KUTIPAN DOKUMEN »
• • • • •

Haedar Nashir Tolak Lima Penyakit Demokrasi

Ketua Umum PP Muhammadiyah Haedar Nashir menempelkan cap lima jari untuk mengampanyekan pemilu cerdas berkualitas. [adit hananta utama/bhirawa]

Ketua Umum PP Muhammadiyah Haedar Nashir menempelkan cap lima jari untuk mengampanyekan pemilu cerdas berkualitas. [adit hananta utama/bhirawa]

Surabaya, Bhirawa
Muhamadiyah mencanangkan penolakan atas lima penyakit demokrasi. Pencanangan ini dilakukan ketua umum PP Muhamadiyah , Haedar Nashir di Surabaya, Rabu(12/8). Lima penyakir demokrasi yang ditolak itu adalah politik uang, kampanye hitam, kekerasan, provokasi dan apatisme atau golput.
Dalam pernyataannya, Haedar Nashir menegaskan pelaksanaan Pilkada serentak pada 9 Desember mendatang menarik perhatian dari kalangan ormas di Indonesia. Muhammadiyah yang mewanti-wanti agar Pemilukada dilaksanakan dengan jujur, adil dan bermartabat.
“Muhammadiyah telah mencontohkan pemilihan yang baik dan santun dalam pelaksanaan Muktamar ke 47 di Makasar lalu. Momentum Pilkada ini juga harus bisa meniru itu,” tutur Ketua Umum PP Muhammadiyah Haedar Nashir saat bertandang ke Universitas Muhammadiyah Surabaya, Rabu (12/8).

• • • • •

DATA TERLAMPIR »
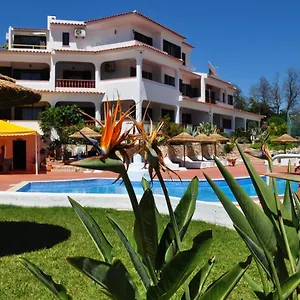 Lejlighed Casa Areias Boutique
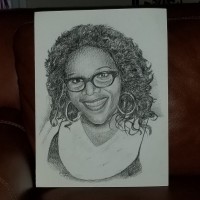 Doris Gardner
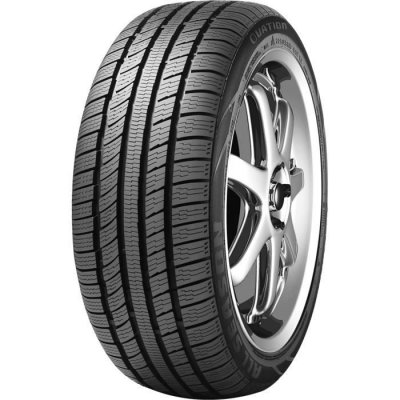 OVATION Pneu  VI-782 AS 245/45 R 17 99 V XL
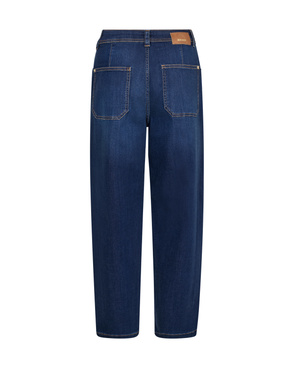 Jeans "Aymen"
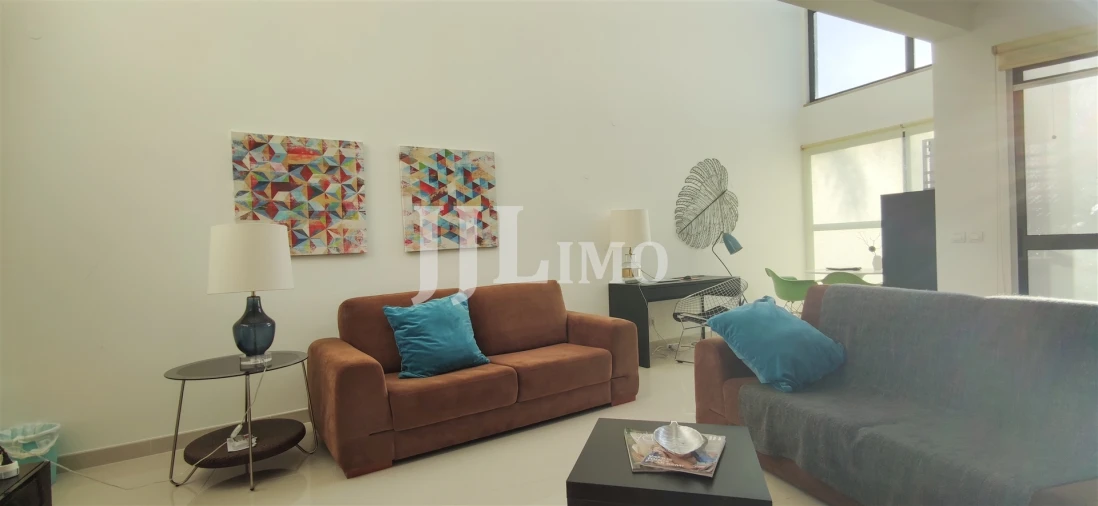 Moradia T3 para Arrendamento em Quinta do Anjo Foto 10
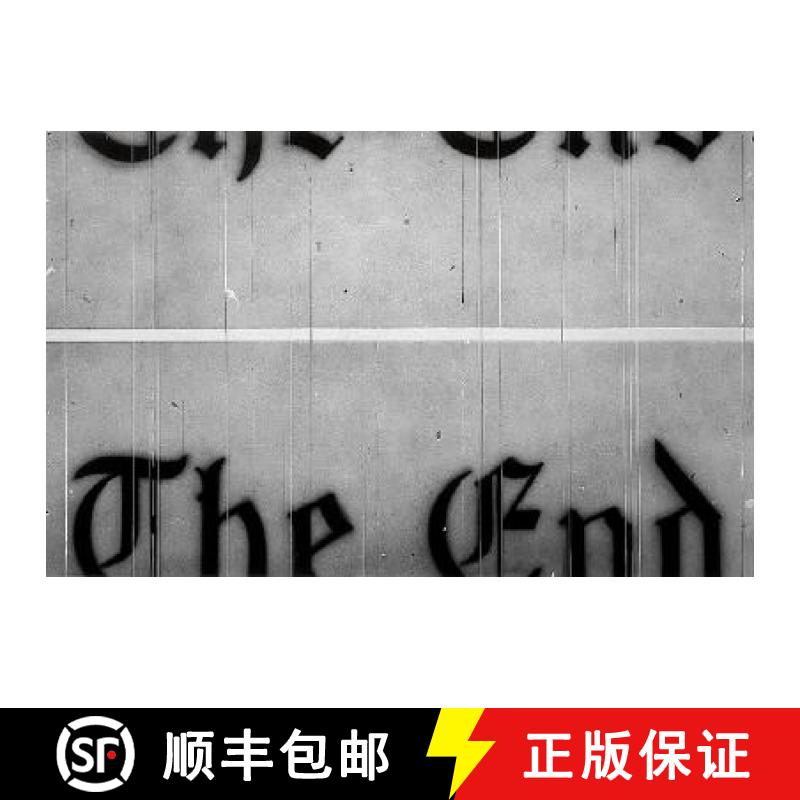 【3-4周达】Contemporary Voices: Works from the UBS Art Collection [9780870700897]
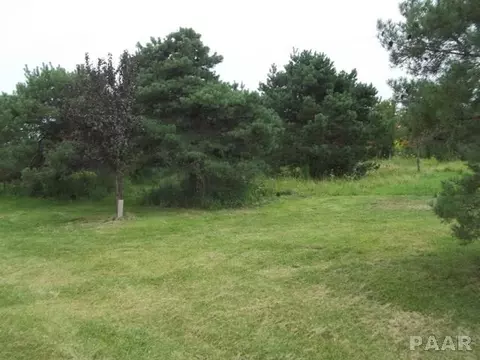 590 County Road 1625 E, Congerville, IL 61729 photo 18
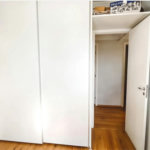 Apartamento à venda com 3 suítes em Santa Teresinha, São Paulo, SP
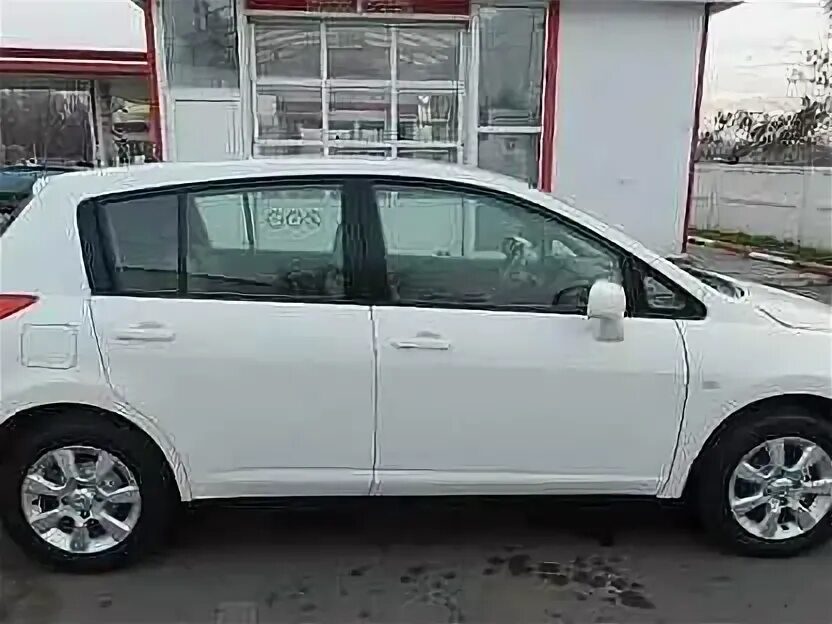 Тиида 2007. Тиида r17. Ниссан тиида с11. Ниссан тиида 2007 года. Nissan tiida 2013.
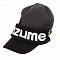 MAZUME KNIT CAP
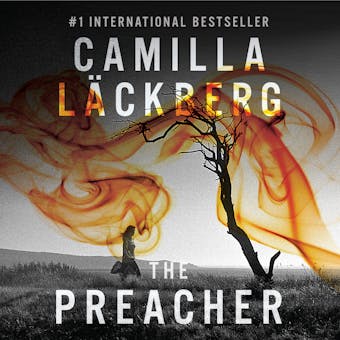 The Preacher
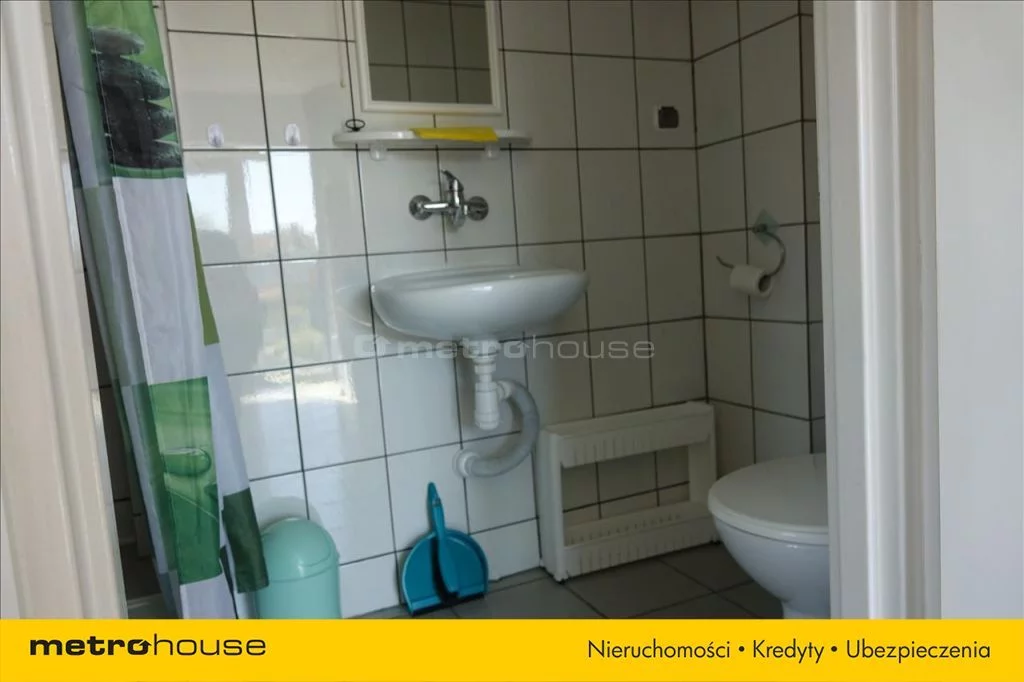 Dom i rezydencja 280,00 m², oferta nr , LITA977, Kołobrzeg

• • • • •

PETUNJUK TUGAS 1 » Terjemahkan kalimat berikut dari kutipan dokumen ke dalam bahasa Inggris: "Dalam pernyataannya, Haedar Nashir menegaskan pelaksanaan Pilkada serentak pada 9 Desember mendatang menarik perhatian dari kalangan ormas di Indonesia."
PETUNJUK TUGAS 2 » Menurut kutipan dokumen, di kota mana Muktamar ke-47 Muhammadiyah dilaksanakan?
PETUNJUK TUGAS 3 » Teruskan berita tentang penolakan Muhammadiyah atas lima penyakit demokrasi, dimulai setelah kalimat terakhirnya.

JAWABAN 1 » In a statement, Haedar Nashir stressed that the simultaneous regional elections (Pilkada) on the coming December 9 have drawn attention from mass organizations in Indonesia.

JAWABAN 2 » Di Makasar.

JAWABAN 3 »
Dalam kesempatan itu, Haedar sekaligus mengampanyekan gerakan pemilih cerdas. Tanpa canggung, pria berkacamata ini pun mencelupkan telapak tangan kanannya pada bak berisi cat merah. Cap lima jari memiliki makna bahwa Muhammadiyah menolak lima hal yang menjadi penyakit demokrasi. Diantaranya politik uang (suap), kampanye hitam, kekerasan atas nama apapun, provokasi dan apatisme politik (Golput).
“Muhammadiyah yang ikut mendirikan republik dalam perjalanan sejarah telah berbuat dengan karya nyata. Muhammadiyah memiliki komitmen kuat mewujudkan Indonesia berkemajuan dan berkemakmuran di segala bidang kehidupan, adil, berdaulat dan bermartabat,” kata Haedar.
Warga Muhammadiyah, kata Haedar, menilai bahwa Indonesia merupakan tempat bersepakat membangun tanpa terkecuali. Berjuang, berkiprah mewujudkan Indonesia berkemajuan. “Jika inginkan Indonesia maju, berdaulat, maka harus ada rekontruksi politik, budaya dan lainnya,” tukasnya.
Lima makna yang ditandai cap lima jari diharapkan mampu memantapkan Indonesia sebagai negara demokrasi. Apalagi Indonesia adalah tiga negara terbesar dalam demokrasi setelah Amerika Serikat dan India. “Sayangnya, demokrasi kita masih prosedural. Demokrasi kita kehilangan substansi moralnya. Demokrasi selama ini berjalan tanpa filosofi dasarnya, yaitu Pancasila,” tandasnya.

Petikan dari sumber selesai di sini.